The Holocaust also shocks us in that it can also be taken in forms outside of a straight play, with musicals such as The Sound of Music, which is set during the beginning of the Holocaust, but notable in its attempts to create a plot and characters that are not defined by the events of Holocaust. It’s not about Hitler starting to take over Austria, but a coming together of a family through the power of music and a new governess. And despite its happy-go-lucky aesthetic, the musical (and later film adaptation) also gives a new take in leaving its ending open-ended, with the Von Trapp family leaving to escape for Switzerland. The last image isn’t of them being caught by Nazis or being forced to board a train or imprisoned in a camp. It doesn’t need that finality of that last horrific image because of the way it is presented in its light aesthetic and the common theme of triumph under unfortunate circumstances.
Pictured above: The final shot of the film, The Sound of Music (1965)
Just like sex, the Holocaust sells, instantly equivocating to some sort of financial profit. The Diary of Anne Frank, The Sound of Music, Bent, all of these shows not only are still constantly performed, they also consistently rake in a bunch of awards and recognitions because of their tackling of the subject of the Holocaust. And not only is the subject successful in terms of revenue, it is also successful in terms of a “well-made play” in general with tragedy, comedy, love and in a world where there are many possibilities and chances of growth, but also rejection.
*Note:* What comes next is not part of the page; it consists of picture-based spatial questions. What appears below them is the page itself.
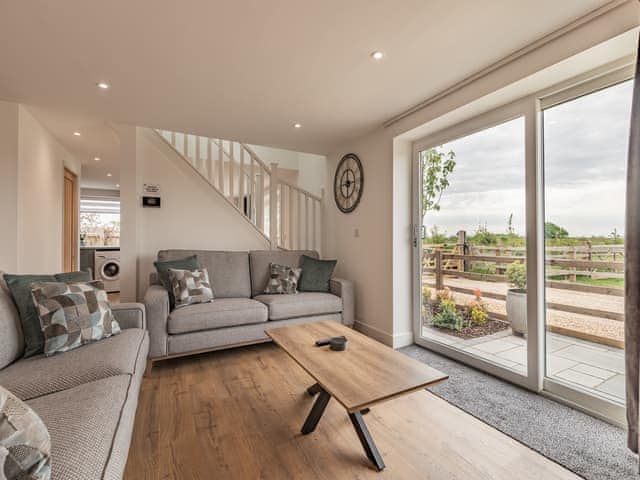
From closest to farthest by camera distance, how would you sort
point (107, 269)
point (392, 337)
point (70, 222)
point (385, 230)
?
point (392, 337)
point (385, 230)
point (70, 222)
point (107, 269)

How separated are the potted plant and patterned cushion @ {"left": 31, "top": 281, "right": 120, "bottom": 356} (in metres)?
2.79

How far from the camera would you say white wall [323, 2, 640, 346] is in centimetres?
292

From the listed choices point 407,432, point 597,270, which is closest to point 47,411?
point 407,432

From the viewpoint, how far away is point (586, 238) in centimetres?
189

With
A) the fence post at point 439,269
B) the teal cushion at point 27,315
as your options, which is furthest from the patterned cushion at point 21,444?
the fence post at point 439,269

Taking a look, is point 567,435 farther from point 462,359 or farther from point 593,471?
point 462,359

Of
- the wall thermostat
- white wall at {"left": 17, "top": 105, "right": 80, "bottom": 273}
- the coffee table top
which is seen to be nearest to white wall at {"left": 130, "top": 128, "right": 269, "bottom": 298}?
the wall thermostat

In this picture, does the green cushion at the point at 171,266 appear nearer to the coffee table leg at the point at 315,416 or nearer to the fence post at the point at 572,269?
the coffee table leg at the point at 315,416

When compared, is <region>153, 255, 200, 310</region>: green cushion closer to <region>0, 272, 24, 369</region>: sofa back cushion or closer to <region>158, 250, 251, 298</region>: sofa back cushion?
<region>158, 250, 251, 298</region>: sofa back cushion

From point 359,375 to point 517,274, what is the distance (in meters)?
1.60

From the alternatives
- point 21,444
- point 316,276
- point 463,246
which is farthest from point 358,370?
point 316,276

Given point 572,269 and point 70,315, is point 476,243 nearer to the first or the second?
point 572,269

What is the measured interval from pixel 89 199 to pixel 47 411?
8275 mm

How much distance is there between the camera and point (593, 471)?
1371mm
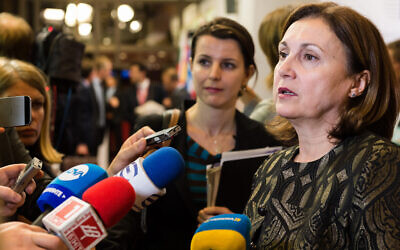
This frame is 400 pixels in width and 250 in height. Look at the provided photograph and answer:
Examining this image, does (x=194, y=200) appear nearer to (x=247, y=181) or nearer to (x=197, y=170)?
(x=197, y=170)

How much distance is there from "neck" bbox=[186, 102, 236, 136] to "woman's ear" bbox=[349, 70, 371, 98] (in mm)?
971

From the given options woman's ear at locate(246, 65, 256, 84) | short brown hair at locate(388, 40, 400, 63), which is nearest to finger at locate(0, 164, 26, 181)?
woman's ear at locate(246, 65, 256, 84)

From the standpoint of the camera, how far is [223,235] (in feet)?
3.71

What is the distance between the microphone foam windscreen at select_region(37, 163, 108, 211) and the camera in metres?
1.03

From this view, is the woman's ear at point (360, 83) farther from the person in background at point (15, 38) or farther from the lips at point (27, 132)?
the person in background at point (15, 38)

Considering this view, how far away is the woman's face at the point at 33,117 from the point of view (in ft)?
6.28

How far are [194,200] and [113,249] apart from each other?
526 millimetres

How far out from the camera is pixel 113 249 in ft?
5.63

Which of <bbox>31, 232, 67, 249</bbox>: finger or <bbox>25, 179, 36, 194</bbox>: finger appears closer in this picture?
<bbox>31, 232, 67, 249</bbox>: finger

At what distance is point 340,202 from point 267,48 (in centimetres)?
129

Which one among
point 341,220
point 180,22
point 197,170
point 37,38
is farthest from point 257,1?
point 180,22

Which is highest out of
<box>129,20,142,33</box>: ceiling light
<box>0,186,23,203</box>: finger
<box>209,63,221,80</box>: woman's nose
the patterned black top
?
<box>209,63,221,80</box>: woman's nose

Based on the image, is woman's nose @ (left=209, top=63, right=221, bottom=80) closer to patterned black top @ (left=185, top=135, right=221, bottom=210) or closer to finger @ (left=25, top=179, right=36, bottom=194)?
patterned black top @ (left=185, top=135, right=221, bottom=210)

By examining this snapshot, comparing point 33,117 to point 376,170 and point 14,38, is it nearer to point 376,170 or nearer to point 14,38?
point 14,38
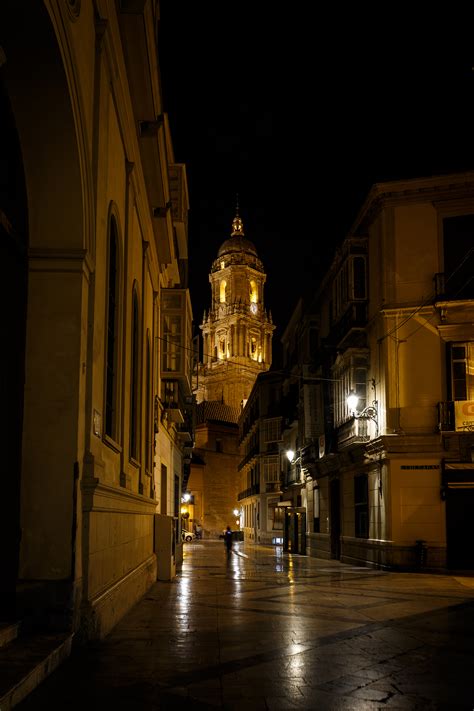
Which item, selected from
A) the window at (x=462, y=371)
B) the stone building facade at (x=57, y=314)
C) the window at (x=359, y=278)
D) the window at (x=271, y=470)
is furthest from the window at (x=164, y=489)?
the window at (x=271, y=470)

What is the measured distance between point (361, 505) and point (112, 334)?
18.1 meters

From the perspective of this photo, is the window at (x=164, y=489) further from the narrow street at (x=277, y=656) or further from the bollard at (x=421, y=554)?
the bollard at (x=421, y=554)

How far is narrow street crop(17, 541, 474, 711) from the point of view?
246 inches

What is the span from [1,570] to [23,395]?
1.73 metres

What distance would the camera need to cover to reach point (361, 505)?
89.2 ft

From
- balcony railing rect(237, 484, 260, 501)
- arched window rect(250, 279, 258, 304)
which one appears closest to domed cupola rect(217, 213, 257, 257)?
arched window rect(250, 279, 258, 304)

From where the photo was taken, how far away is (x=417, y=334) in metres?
24.0

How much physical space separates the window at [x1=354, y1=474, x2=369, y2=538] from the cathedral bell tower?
68058mm

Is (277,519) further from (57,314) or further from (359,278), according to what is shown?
(57,314)

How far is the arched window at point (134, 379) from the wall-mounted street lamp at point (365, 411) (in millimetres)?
11724

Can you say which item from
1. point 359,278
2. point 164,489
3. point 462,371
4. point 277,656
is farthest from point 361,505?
point 277,656

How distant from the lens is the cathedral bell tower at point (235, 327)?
97.2 metres

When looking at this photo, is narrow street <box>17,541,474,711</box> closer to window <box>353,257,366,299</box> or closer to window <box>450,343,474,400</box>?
window <box>450,343,474,400</box>

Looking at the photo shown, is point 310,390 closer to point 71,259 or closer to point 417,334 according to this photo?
point 417,334
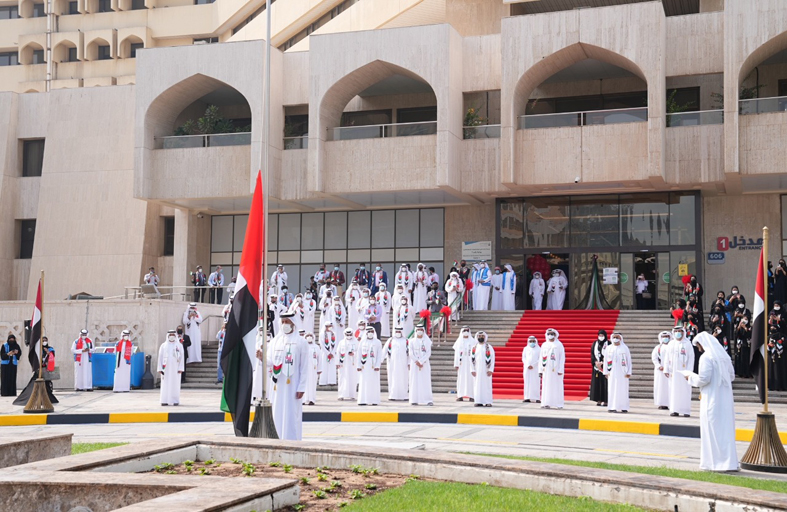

The Holocaust also allows the form of theatre itself to be shaped. The titular characters in The Producers not only use the subject for their fictitious musical, “Springtime for Hitler,” but they also use the Holocaust for a new purpose: comic relief. “Springtime for Hitler” is backed by the two lead characters, producers Leo and Max, with the premise: what would have happened if Hitler had won the war? Both men are aware of its absurdity and because it’s deliberately offensive, they feel it would fail on Broadway, though it turns out to be a hit. Much like “Springtime for Hitler,” The Producers is known as being one of the most commercially successful shows of all time, which is unsurprising considering its content. A.O Scott references an interview with Kate Winslet in his article “Why so many Holocaust films now, and for whose benefit?” that the actress once joked, “I’ve noticed that if you do a film about the Holocaust, you’re guaranteed an Oscar” (2). And in this case, a Tony, which The Producers won not only one of but twelve. Yes, that’s right. Twelve. Who would have thought that we would not only be applauding, but rewarding work featuring tap dancing Nazis and a singing Hitler?
Pictured above: Snapshot from a production of The Producers (2012)
The Reality of the Situation
Just because a play centers on a sensitive subject like the Holocaust doesn’t mean it automatically should be thought of as “an electrifying triumph” or by “some magic that cannot be explained”. It’s not always the case with the 2013 live broadcast of The Sound of Music and the 2012 London production of The Diary of Anne Frank serving as countless examples. It seems we want to reward the risk in the act of the attempt itself, and not the actual final product.
Although the Holocaust has produced a lot of successful works, some controversial, some great, some overhyped, they’re commendable in that they laid the grounds for the work we can produce today. Maybe we can’t explain why we are so drawn to the Holocaust and the need we feel to coddle works inspired by it, but through them we examine how we respond to theatre as a whole. We can still learn to dig a little deeper, even if we can’t sacrifice that personal investment.